Es un Uruguay que ha sido construido por un padre, el viejo Batlle,
y cuya estructura los herederos no se atreven a tocar. Muerto Batlle
en 1929, sus hijos continúan haciendo votar a sus correligionarios
esgrimiendo carteles en que se ve al viejo enfundado en su enorme
sobretodo. Ese sobretodo (el símbolo exorcizado del ogro
familiar) sigue conquistando votos. Hasta el sobrino, Luis Batlle
Berres, ganará sus primeras elecciones con carteles en que
se reproduce junto a su viejo tío, los dos enfundados en
sendos sobretodos. Es el Uruguay del sobretodo del viejo Batlle
el que pierde las elecciones de 1958. Pero para el protagonista
de El paredón (que no por nada se llama Calodoro,
anagrama de colorado), la muerte de esa era paternalista es también
la muerte de su padre, el viejo médico. Ante el parricidio
simbólico, el protagonista recula, y por eso en las últimas
páginas de la novela se le ve indeciso, no atreviéndose
a dar el otro paso inevitable: tener una mujer propia, asumir la
edad viril. En La otra mitad la situación edípica
es mucho más clara ya que se da a través de la imagen
de un triángulo clásico. Pero lo que una nueva lectura
de la novela permite revelar es otra cosa: no sólo el protagonista
ha vivido hasta su última conclusión la situación
edípica, sino que continúa viviéndola más
allá de la muerte de su amante. Una horrible necrofilia le
hace atarse perversamente a los últimos rastros de su memoria,
le hace correr tras la imagen que ella ha dejado en los ojos de
otros, buscar en la contemplación de su cadáver, en
la lectura de sus cartas, en la evocación de su persona,
esa imagen ya definitivamente muerta. El país inmovilizado,
el amante inmovilizado: ¡qué imágenes tan reveladoras!

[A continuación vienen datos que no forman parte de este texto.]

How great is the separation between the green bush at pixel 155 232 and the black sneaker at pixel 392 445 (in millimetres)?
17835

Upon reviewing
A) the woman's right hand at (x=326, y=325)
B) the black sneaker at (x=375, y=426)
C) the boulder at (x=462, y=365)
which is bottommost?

Pero ninguna tan reveladora como esa última de Eugenio desangrándose,
yéndose en sangre, a la puerta de la casa en que duerme indiferente
Roberto. Esa sangre, esa muerte, son como el último vínculo
imposible entre esos dos seres que se han negado a toda otra relación,
que han vivido luchando a la luz del día por la posesión
de mujeres que no deseaban realmente, y que ahora en la noche de
la casa-quinta siguen luchando en sus sueños separados. La
ambigüedad final de esta imagen, la sangre que corre hacia
la muerte en lugar de la esperma que pudo correr hacia la vida,
establece el último vínculo entre esta perversa elegía
de una clase que muere en la esterilidad de una pasión no
consumada, con aquellas otras elegías: la muerte del mundo
paterno en El paredón, la muerte de la imagen materna
en La otra mitad. Con este inútil desangrarse concluye
por ahora esta fascinante crónica de un mundo precozmente
decadente que Martínez Moreno debe continuar desarrollando
para beneficio de las letras latinoamericanas."